Actas de congresos
Combine-and-conquer: improving the diversity in similarity search through influence sampling
Fecha
2015-04Registro en:
Symposium on Applied Computing, 30th, 2015, Salamanca.
9781450331968
Autor
Santos, Lúcio Fernandes Dutra
Oliveira, Willian Dener de
Carvalho, Luiz Olmes
Ferreira, Mônica Ribeiro Porto
Traina, Agma Juci Machado
Traina Junior, Caetano
Institución
Resumen
Result diversification methods are intended to retrieve elements similar to a given object whereas also enforcing a certain degree of diversity among them, aimed at improving the answer relevance. Most of the methods are based on optimization, but bearing NP-hard solutions. Diversity is injected into an otherwise all-too-similar result set in two phases: in the first, the search space is reduced to speed up finding the optimal solution, whereas in the second a trade-off between diversity and similarity over the reduced space is obtained. It is assumed that the first phase is achieved by applying a traditional nearest neighbor algorithm, but no previous investigation evaluated the impact of the first over the second phase. In this paper, we devised alternative techniques to execute the first phase and evaluated how obtaining a better quality set of elements in the first phase can improve the diversity.
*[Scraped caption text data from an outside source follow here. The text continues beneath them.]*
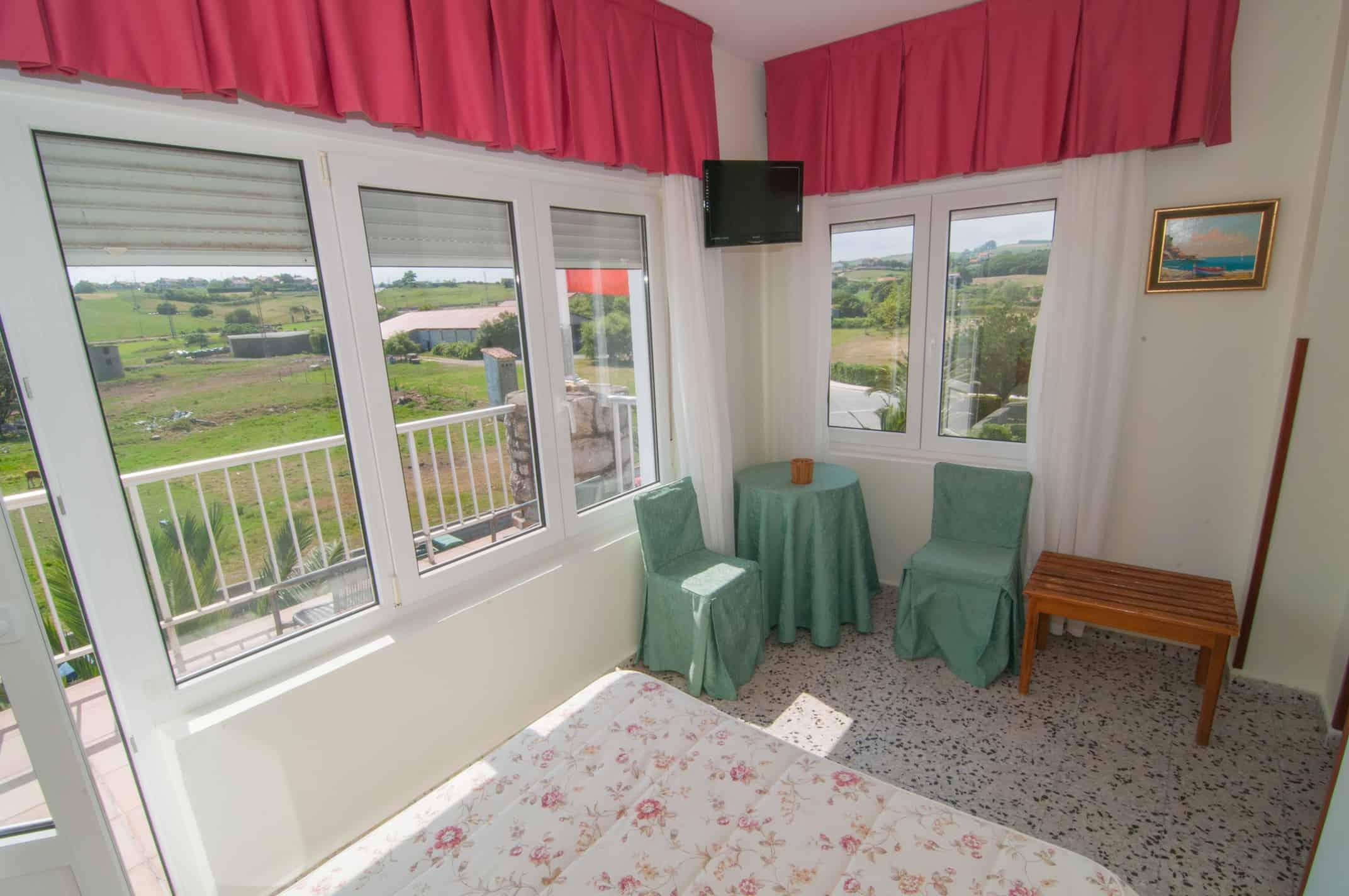 Matrimonio con balc n hotel costa de ajo for Mobiliario balcon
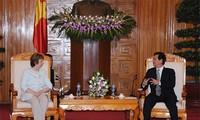欧盟希望在发展道路上与越南并肩前行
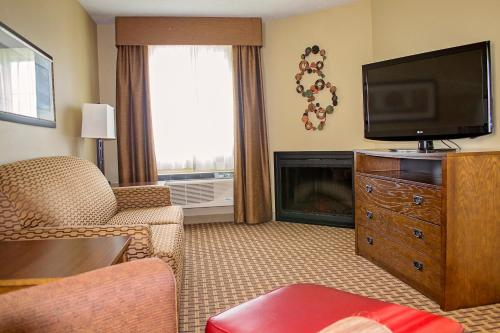 GrandStay Inn & Suites of Luverne Photo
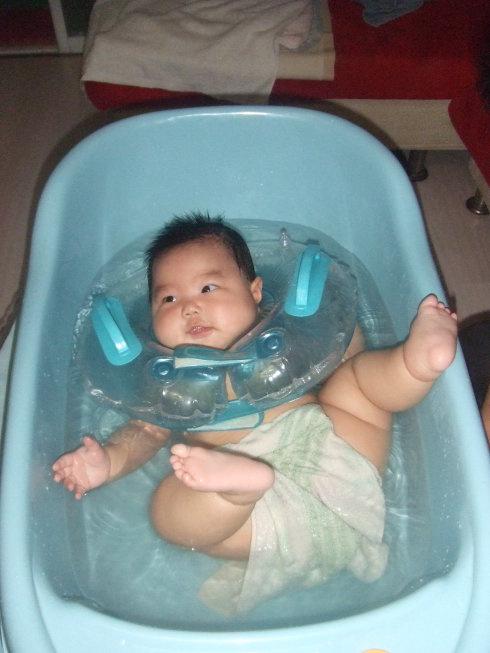 洗澡洗出中度烫伤,宝宝洗澡有禁忌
Besides the traditional nearest neighbor-based pre-selection, we also considered naive random selection, cluster-based and influence-based ones. Thereafter, extensive experiments evaluated a number of state-of-the-art diversity algorithms employed in the second phase, regarding both processing time and answer quality. The obtained results have shown that although the much more elaborated (and much more time consuming) methods indeed provide best answers, other alternatives are able to provide a better commitment regarding quality and performance. Moreover, the pre-selection techniques can reduce the total running time by up to two orders of magnitude.